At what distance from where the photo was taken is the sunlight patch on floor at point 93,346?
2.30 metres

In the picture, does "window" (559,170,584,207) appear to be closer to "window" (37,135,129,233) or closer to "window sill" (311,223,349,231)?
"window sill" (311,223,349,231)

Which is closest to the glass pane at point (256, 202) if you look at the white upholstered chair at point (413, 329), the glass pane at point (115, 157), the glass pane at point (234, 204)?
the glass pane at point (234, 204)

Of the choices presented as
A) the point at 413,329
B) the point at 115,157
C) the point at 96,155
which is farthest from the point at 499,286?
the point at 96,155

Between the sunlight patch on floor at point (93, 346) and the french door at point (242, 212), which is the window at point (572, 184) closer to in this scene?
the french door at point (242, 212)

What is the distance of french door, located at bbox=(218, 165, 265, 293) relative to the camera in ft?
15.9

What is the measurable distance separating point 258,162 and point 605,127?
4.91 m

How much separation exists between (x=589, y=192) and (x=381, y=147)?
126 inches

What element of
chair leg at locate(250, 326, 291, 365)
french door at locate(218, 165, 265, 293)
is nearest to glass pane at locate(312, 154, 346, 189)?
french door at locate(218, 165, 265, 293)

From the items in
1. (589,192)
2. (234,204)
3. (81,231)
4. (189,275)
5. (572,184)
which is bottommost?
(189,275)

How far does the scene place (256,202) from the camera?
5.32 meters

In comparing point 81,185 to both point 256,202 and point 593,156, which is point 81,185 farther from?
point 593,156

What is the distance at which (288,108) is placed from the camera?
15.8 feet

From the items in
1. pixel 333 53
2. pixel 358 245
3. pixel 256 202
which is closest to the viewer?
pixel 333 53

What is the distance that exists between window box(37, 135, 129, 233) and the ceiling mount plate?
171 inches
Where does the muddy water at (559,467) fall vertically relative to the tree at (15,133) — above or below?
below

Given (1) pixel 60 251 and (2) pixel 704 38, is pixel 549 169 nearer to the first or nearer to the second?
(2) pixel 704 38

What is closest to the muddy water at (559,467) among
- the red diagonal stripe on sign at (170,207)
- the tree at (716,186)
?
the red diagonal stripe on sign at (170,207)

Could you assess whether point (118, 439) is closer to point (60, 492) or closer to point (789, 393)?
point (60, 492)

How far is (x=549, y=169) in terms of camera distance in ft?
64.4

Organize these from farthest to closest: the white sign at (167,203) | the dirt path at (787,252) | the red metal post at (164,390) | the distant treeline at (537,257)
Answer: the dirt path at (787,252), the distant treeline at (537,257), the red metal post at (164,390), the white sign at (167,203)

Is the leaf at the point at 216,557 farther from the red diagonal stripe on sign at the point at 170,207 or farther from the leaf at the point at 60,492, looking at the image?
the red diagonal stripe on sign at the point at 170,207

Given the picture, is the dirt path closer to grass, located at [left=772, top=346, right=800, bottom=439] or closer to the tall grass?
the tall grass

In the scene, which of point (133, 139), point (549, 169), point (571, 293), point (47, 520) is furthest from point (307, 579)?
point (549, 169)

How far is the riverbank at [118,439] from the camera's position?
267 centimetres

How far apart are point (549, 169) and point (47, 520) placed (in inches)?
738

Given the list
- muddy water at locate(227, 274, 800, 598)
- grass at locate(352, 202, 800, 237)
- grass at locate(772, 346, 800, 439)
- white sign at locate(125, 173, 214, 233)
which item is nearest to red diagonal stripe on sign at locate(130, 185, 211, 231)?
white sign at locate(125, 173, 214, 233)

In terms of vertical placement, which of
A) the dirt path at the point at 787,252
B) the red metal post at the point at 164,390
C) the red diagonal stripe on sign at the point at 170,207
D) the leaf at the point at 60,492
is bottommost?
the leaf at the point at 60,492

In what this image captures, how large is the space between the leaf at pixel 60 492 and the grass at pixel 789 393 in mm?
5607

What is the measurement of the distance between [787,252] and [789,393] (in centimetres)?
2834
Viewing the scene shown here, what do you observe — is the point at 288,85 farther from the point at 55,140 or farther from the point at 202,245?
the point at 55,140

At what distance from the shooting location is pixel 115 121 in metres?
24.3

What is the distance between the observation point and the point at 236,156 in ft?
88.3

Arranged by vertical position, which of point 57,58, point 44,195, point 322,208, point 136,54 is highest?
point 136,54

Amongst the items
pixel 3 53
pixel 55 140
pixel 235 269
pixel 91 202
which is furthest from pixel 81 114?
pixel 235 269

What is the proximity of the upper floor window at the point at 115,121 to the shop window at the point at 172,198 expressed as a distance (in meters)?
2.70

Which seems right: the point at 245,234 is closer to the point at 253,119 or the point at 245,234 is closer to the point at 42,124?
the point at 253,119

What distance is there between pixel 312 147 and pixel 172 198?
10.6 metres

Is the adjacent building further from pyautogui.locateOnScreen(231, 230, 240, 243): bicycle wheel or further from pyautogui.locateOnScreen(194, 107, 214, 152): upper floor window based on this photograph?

######

▶ [Aim]
Give back exactly the lines beginning at the one with "In terms of vertical placement, which of" and ending at the final line of the material; both boundary lines belong in it.

▶ [Task answer]
In terms of vertical placement, which of
A) the dirt path at the point at 787,252
B) the red metal post at the point at 164,390
C) the red diagonal stripe on sign at the point at 170,207
D) the leaf at the point at 60,492
is bottommost?
the leaf at the point at 60,492

In what this image captures, how large is the space between the leaf at pixel 60 492 and the grass at pixel 789 393 in mm?
5607

What is the measurement of the distance between [787,252] and [789,393] (in centimetres)?
2834
Viewing the scene shown here, what do you observe — is the point at 288,85 farther from the point at 55,140 or farther from the point at 202,245?
the point at 55,140

At what distance from the shooting location is pixel 115 121 in metres?
24.3

What is the distance between the observation point and the point at 236,156 in ft?
88.3

Arranged by vertical position, which of point 57,58, point 44,195, point 322,208, point 136,54 is highest?
point 136,54

Amongst the items
pixel 3 53
pixel 55 140
pixel 235 269
pixel 91 202
which is furthest from pixel 81 114?
pixel 235 269

What is the proximity of the upper floor window at the point at 115,121 to the shop window at the point at 172,198 expressed as a distance (in meters)?
2.70

Which seems right: the point at 245,234 is closer to the point at 253,119 or the point at 245,234 is closer to the point at 42,124?
the point at 253,119

What distance is there between pixel 312 147 and pixel 172 198?
10.6 metres

Is the adjacent building further from pyautogui.locateOnScreen(231, 230, 240, 243): bicycle wheel or further from pyautogui.locateOnScreen(194, 107, 214, 152): upper floor window based on this photograph?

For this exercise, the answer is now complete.